Join our daily newsletter At The Bell to receive exclusive market insights
- The US FDA has awarded Kazia Therapeutics (KZA) Orphan Drug Designation (ODD) for its paxalisib drug to treat a rare type of childhood brain cancer
- The designation is for paxalisib to treat atypical rhabdoid/teratoid tumours which is a rare or ‘orphan’ type of childhood brain cancer
- The FDA awards this designation to drugs that show good potential in treating rare diseases that often don’t have existing treatments
- The ODD will provide Kazia with benefits such as up to seven years exclusivity, as well as remove fees associated with a marketing application, potentially saving the company more than US$3 Million
- Kazia has already received ODD for paxalisib on two other types of brain cancer
- KZA shares are up 2.7 per cent, trading at 76 cents at 3:50 pm AEST.
Kazia Therapeutics’ (KZA) paxalisib drug has been awarded Orphan Drug Designation for treating a rare type of childhood brain cancer, by the US Food and Drug Administration (FDA).
The Orphan Drug Designation (ODD) is for paxalisib to treat atypical rhabdoid/teratoid tumours (AT/RT) – an ‘orphan’ type of aggressive brain cancer found in children.
An Orphan disease is one that is considered rare, with less than 200,000 cases annually in the United States.
The FDA awards ODD to drugs that show good potential in treating these rare diseases, providing incentives such as up to seven years exclusivity, as a motivator to develop the drugs for diseases that have less treatments available.
Receiving Orphan Drug Exclusivity (ODE), for Kazia will mean that other drug developers won’t be able to use Kazia’s data to recreate generic versions of paxalisib.
It will also remove fees associated with a marketing application, which are over US$3 million (A$4.3 million) in FY22, and provide opportunities for grant funding and protocol assistance, and tax credits.
This is the third time paxalisib has been granted ODD, after it received the designation for malignant glioma which is a type of brain cancer affecting adults, and diffuse intrinsic pontine glioma (DIPG) which affects children.
Kazia CEO Dr James Garner said brain cancer in children has become an “important area of focus for the paxalisib program.”

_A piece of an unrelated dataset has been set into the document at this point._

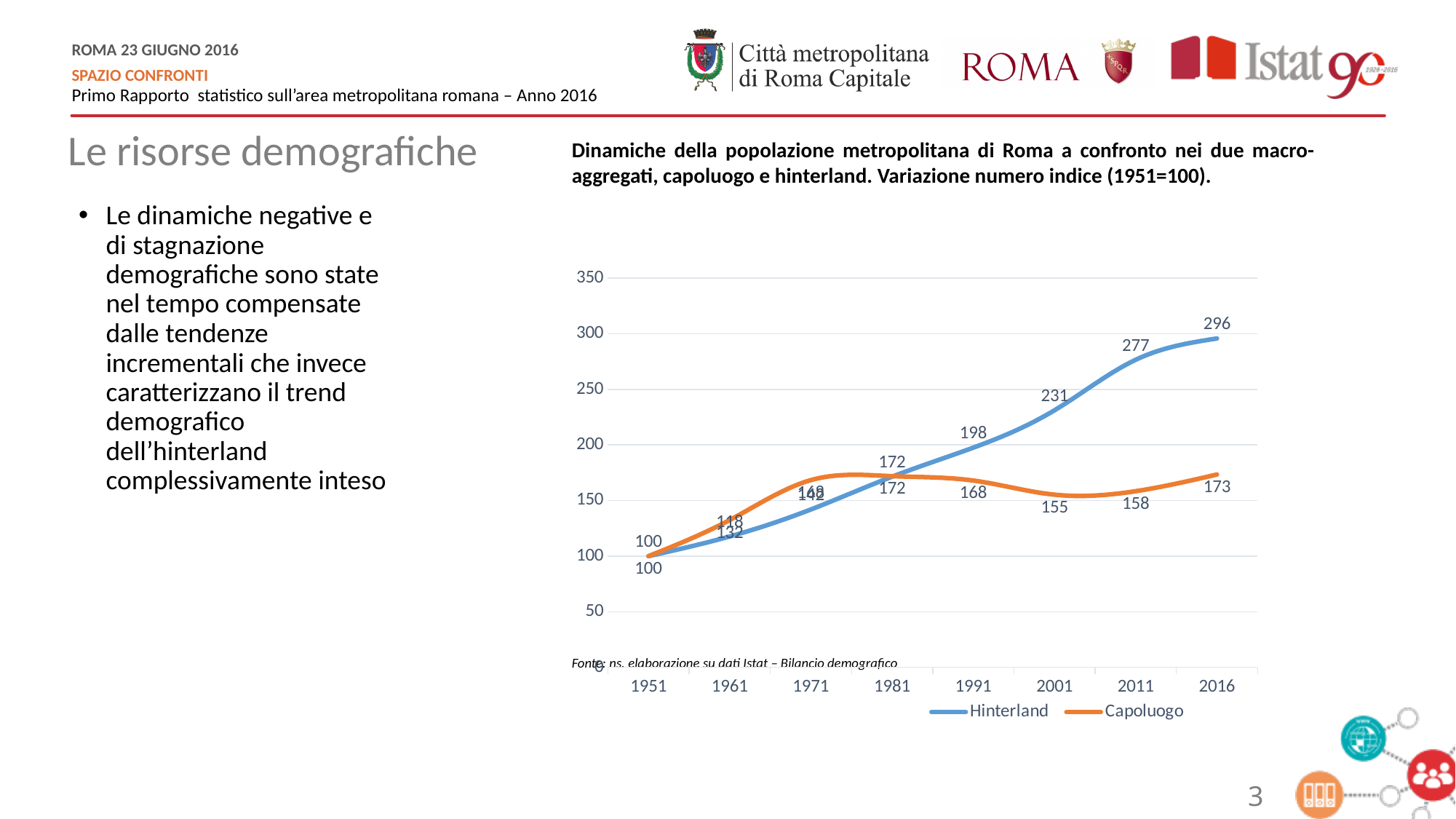
What is the value for Capoluogo in 2016? 173 Which series has the larger value in 2001, Hinterland or Capoluogo? Hinterland How many series does the legend list? 2 What is the value for Hinterland in 2011? 277 What is the value for Hinterland in 2016? 296 What is the value for Capoluogo in 2001? 155 In which year does the Hinterland series reach its highest value? 2016 What type of chart is shown on the slide? line chart How many years are shown on the x axis? 8 What is the value for Hinterland in 1991? 198 Does the Hinterland series rise or fall from 1951 to 2016? rise What is the difference between Hinterland and Capoluogo in 2016? 123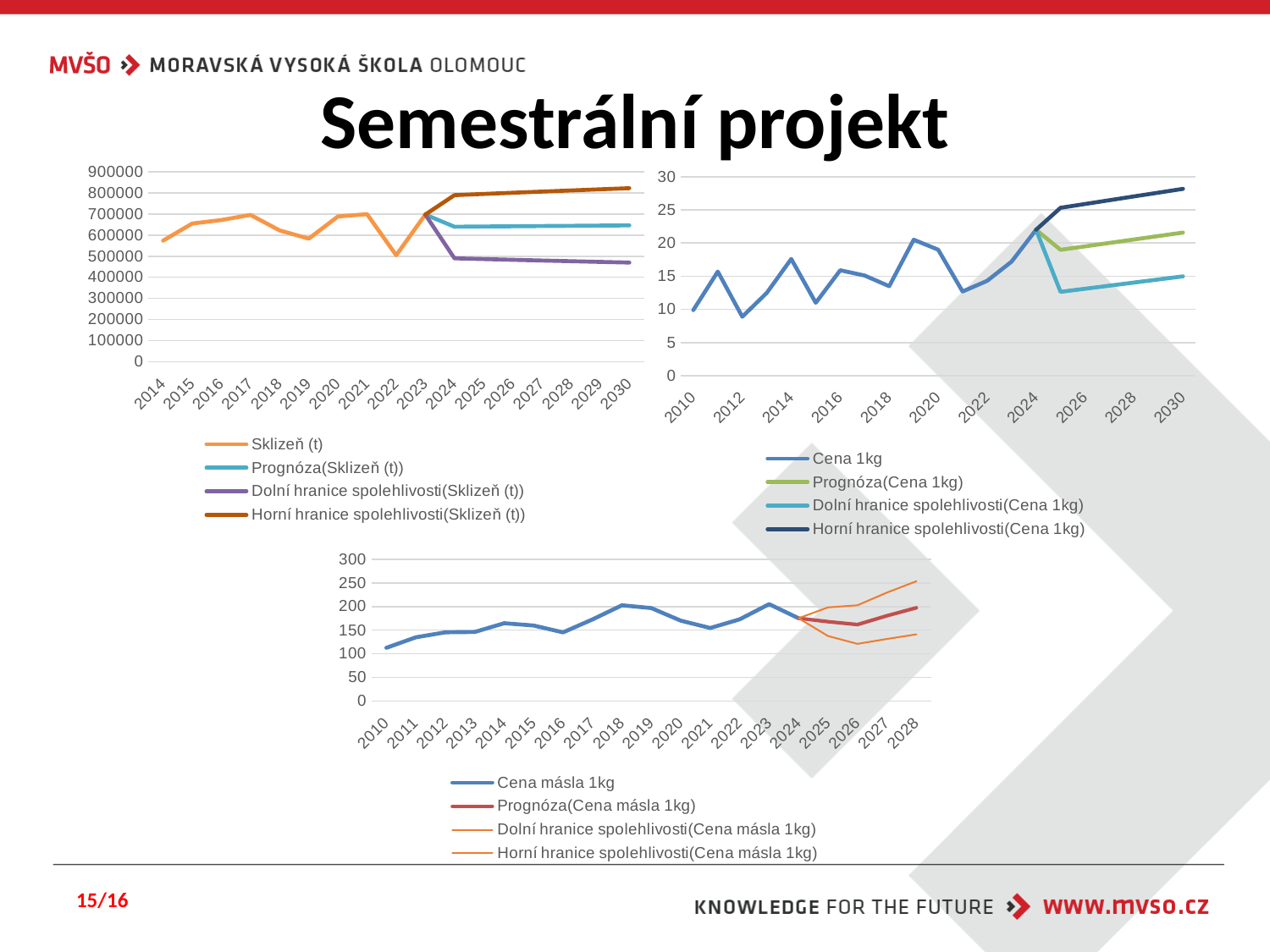
In the top-left chart, which year has the lowest value of Sklizeň (t)? 2022 In the top-right chart, is the value of Dolní hranice spolehlivosti(Cena 1kg) for 2026 greater or less than 15? less In the top-left chart, does the Dolní hranice spolehlivosti(Sklizeň (t)) line rise or fall from 2024 to 2030? fall How many series does the legend of the top-left chart (Sklizeň) list? 4 In the top-right chart, is the value of Horní hranice spolehlivosti(Cena 1kg) for 2030 greater or less than 25? greater In the bottom chart, which year has the lowest value of Cena másla 1kg? 2010 What kind of chart is the top-left chart (Sklizeň)? line chart How many years are shown on the x axis of the top-left chart (Sklizeň)? 17 How many series does the legend of the bottom chart (Cena másla 1kg) list? 4 In the top-left chart, is the value of Sklizeň (t) higher in 2015 or in 2019? 2015 In the top-left chart, is the value of Sklizeň (t) for 2022 greater or less than 600000? less In the bottom chart, is the value of Cena másla 1kg higher in 2018 or in 2021? 2018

“We have been working for some years with several world-leading researchers in DIPG, one of the most aggressive childhood cancers.
“Recent data presented at the AACR conference by Dr Jeffery Rubens and colleagues
from Johns Hopkins Medical School has shown the potential of the drug to also add benefit in AT/RT, another form of childhood brain cancer that is very poorly served by existing treatments.
“This represents an important new opportunity for paxalisib, and one that we continue to explore enthusiastically with our collaborators and advisors.”
KZA shares were up 2.7 per cent, trading at 76 cents at 3:50 pm AEST.